--- Passage to read Enclosed Below ---

Northwestern Events Calendar


WED@NICO SEMINAR: Momin Malik, Harvard University "Revisiting 'All Models are Wrong': Addressing Limitations in Big Data, Machine Learning, and Computational Social Science"

Momin Malik

When: Wednesday, February 5, 2020
12:00 PM - 1:00 PM  

Where: Chambers Hall, Lower Level, 600 Foster St, Evanston, IL 60208 map it

Audience: Faculty/Staff - Student - Public - Post Docs/Docs - Graduate Students

Cost: Free

Contact: Meghan Stagl   847.491.2527

Group: Northwestern Institute on Complex Systems (NICO)

Category: Academic



Momin Malik - Data Science Postdoctoral Fellow, Berkman Klein Center for Internet & Society, Harvard University


Revisiting "All Models are Wrong": Addressing Limitations in Big Data, Machine Learning, and Computational Social Science


In the immortal words of George E. P. Box (1979), "All models are wrong, but some are useful." This is an important lesson to recall amidst hopes and claims that digital trace data, the high-dimension and low-assumption models of machine learning, and advancements in computational social science are overcoming the limitations of the past. In this talk, I review the fundamental limitations with which all quantitative research must grapple, and discuss how these limitations manifest today.

--- End of Enclosed Passage to read ---
--- Data block Enclosed Below ---

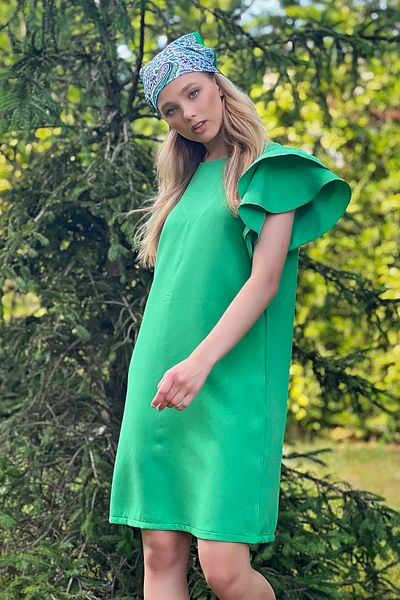 Trend Alaçatı Stili Grünes, gewebtes Kleid mit Rundhalsausschnitt und Volants für Damen ALC-X8854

--- End of Enclosed Data block ---

### Goal of the exercise
Continue the events calendar listing for the "All Models are Wrong" seminar, picking up right after its last sentence rather than from the data.

### Response
Larger data captures more heterogeneity and allows for studying finer and finer subpopulations and phenomena, but as I demonstrate with geotagged tweets, selection bias still makes results fail to generalize to larger populations. The platforms from which we gather data are not research utilities, and I model the introduction of Facebook's "People You May Know" recommender system to show how social media platforms' efforts to solicit desirable behavior from users changes what we think we observe. Through considering co-location data via mobile phone sensors versus friendship self-report, I consider how new forms of measurement do not necessarily supersede previous forms but capture different underlying constructs that can be fruitful opportunities for research. I conclude with a theoretical overview of limitations of forms of quantitative modeling, from the inevitable reliance on central tendencies in probability-based modeling through to how cross-validation can break down in the presence of dependencies.

This talk will serve as a useful overview about modeling limitations and critiques, as well as possible fixes, for researchers in and practitioners of data science, computational social science, social physics, statistics, and machine learning. It will also be useful as a primer for those outside these fields on the appropriate and inappropriate uses of techniques from them.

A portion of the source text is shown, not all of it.